Sadece taraflardan biri pes etmiştir.
Pes etmesinin pek çok nedeni olabilir.
Savaş sırasında rakibi zor duruma düşürmede en etkili taktik her zaman coğrafyayı doğru ve etkili kullanmak olmuştur. Ayrıca bu duruma rakibin lojistik desteğini keserseniz rakibi al aşağı etmeniz adeta kaçınılmaz olacaktır.
Bu yüzden bir çok devlet, jeopolitik ve jeostratejik durumlar oluştururlar genellikle savunma konusunda.
Ancak dediğim gibi savaşın kazananı olmaz. Bunun en güzel örneğini İngiltere'dir. Britanya, 2 tane dünya savaşının da sözde kazanan kısmında yer almışlardır. Ancak Btiranya iki dünya savaşını da kazanmasına rağmen bütün sömürgelerini kaybetmesine engel olamamıştır.

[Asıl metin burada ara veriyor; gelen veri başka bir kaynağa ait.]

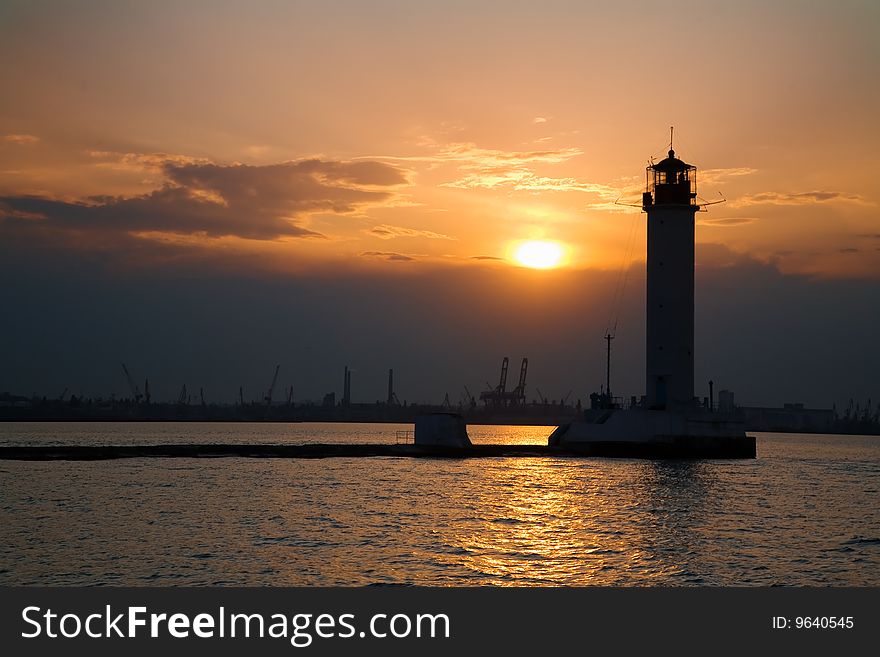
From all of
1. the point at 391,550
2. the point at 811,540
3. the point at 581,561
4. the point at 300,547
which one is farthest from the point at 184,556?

Anadolu İhtilalinin ardından orta doğu, Hindistan, afrikada bir çok sömürge halk isyan etmiş ve 2. Dünya savaşından sonra hemen hepsi manda olmaktan kurtulmuştur.
Hatta Osmanlı'nın ve Roma'nın çöküş nedenlerinden en büyüğü de bitmek bilmeyen savaşlar silsilesidir. Osmanlı tarihine bakın, 18. yy dan sonra bir savaş silsilesi başlar ve ta 20. Yy. ın ilk çeyreğini geçebe kadar devam eder. Halk bitmiş, ekonomi mahfolmuş haldedir. Ve ya Roma, kavimler göçünden sonra avrupadaki bitmek tükenmeyen barbar akınlarına Roma bir süre sonra dayanamamış ve ciddi buhranlar yaşamış ve ikiye bölünmüştür...
Ve son olarak belirtmek isterim ki, savaşı liderler hariç hiç kimse çıkarmak istemez. Buna silah sanayisi dahil. Savaş demek her zaman kaos demek olmuştur. Ve şirketler hiç bir zaman kaosu sevmezler. Savaşı çıkaranlar sadece liderlerdir. Ölen ise her zaman garibanlar.
Savaşın ne denli bir kaos olduğunu şu an en iyi bizim coğrafya anlar. Ancak bozulan ekonomiler, toplumları radikalleştirir. Radikal toplumlar, ya deli ya cahil ya da radikal liderleri başa getirir. O liderler de savaştan korkmazlar ve faciaları da peşinden getirirler.